So that means if (for whatever reason) I have to add a } directly after the hole I would write:
$"{{{6234:D}{"}"}"    // results in "{6234}"
and if I want a } in the format specifier (again purely academic) I would write:
$"{6234.ToString("{0.00}")}"    // results in "{6234.00}"
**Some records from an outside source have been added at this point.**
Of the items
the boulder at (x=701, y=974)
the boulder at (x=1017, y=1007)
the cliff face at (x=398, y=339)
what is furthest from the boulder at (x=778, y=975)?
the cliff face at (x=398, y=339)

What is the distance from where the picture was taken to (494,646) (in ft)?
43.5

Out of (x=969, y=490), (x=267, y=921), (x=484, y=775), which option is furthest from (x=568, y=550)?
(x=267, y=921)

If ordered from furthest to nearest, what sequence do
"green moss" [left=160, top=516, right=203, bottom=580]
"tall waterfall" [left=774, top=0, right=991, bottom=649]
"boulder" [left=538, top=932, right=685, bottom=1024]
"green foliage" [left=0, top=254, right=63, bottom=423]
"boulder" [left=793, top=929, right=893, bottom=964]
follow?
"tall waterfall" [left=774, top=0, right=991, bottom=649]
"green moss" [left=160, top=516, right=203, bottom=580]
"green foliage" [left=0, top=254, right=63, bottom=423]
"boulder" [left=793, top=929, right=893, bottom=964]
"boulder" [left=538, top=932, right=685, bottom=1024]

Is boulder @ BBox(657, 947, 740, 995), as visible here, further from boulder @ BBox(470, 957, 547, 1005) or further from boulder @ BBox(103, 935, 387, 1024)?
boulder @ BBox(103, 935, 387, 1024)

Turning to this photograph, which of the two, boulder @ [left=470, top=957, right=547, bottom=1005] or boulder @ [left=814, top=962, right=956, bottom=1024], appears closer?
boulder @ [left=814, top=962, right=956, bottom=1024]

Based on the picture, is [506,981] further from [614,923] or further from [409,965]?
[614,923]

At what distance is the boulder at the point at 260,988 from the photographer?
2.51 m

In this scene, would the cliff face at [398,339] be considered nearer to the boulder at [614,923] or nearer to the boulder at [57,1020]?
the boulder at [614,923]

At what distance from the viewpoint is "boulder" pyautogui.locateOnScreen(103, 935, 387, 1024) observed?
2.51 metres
Would it cause problems if in $"{{{6234:D}}}" the first closing brace is always assumed to be the end of the inerpolation? Or was this restriction (no } after the interpolation end) put into place to prevent accidents when migrating from String.Format and all it's ambiguities?


The following expression
$"{{w}}"
can be both
interpolated-string-escape-sequence single-interpolated-string-literal-character interpolated-string-escape-sequence
and
interpolation
=> { interpolation-contents }
=> { balanced-text }
=> { balanced-text-part }
=> { { balanced-text } }
Maybe the { balanced-text } rule should not be allowed on the first balanced-text-part in balanced-text, only on subsequent ones.
Oct 26, 2014 at 11:30 PM
Why the change from regular strings to verbatim strings?
Oct 27, 2014 at 3:02 AM
I strongly suggest reserving $ for those who want to extend C# syntax personally. Use @@ instead (@@"...").
Oct 27, 2014 at 11:18 AM
Knat wrote:
I strongly suggest reserving $ for those who want to extend C# syntax personally. Use @@ instead (@@"...").
Why? What is the background of your suggestion? Is there any advantage in the proposed change?
Oct 27, 2014 at 1:33 PM
Edited Oct 27, 2014 at 7:44 PM
BachratyGergely wrote:
Can I do something like this?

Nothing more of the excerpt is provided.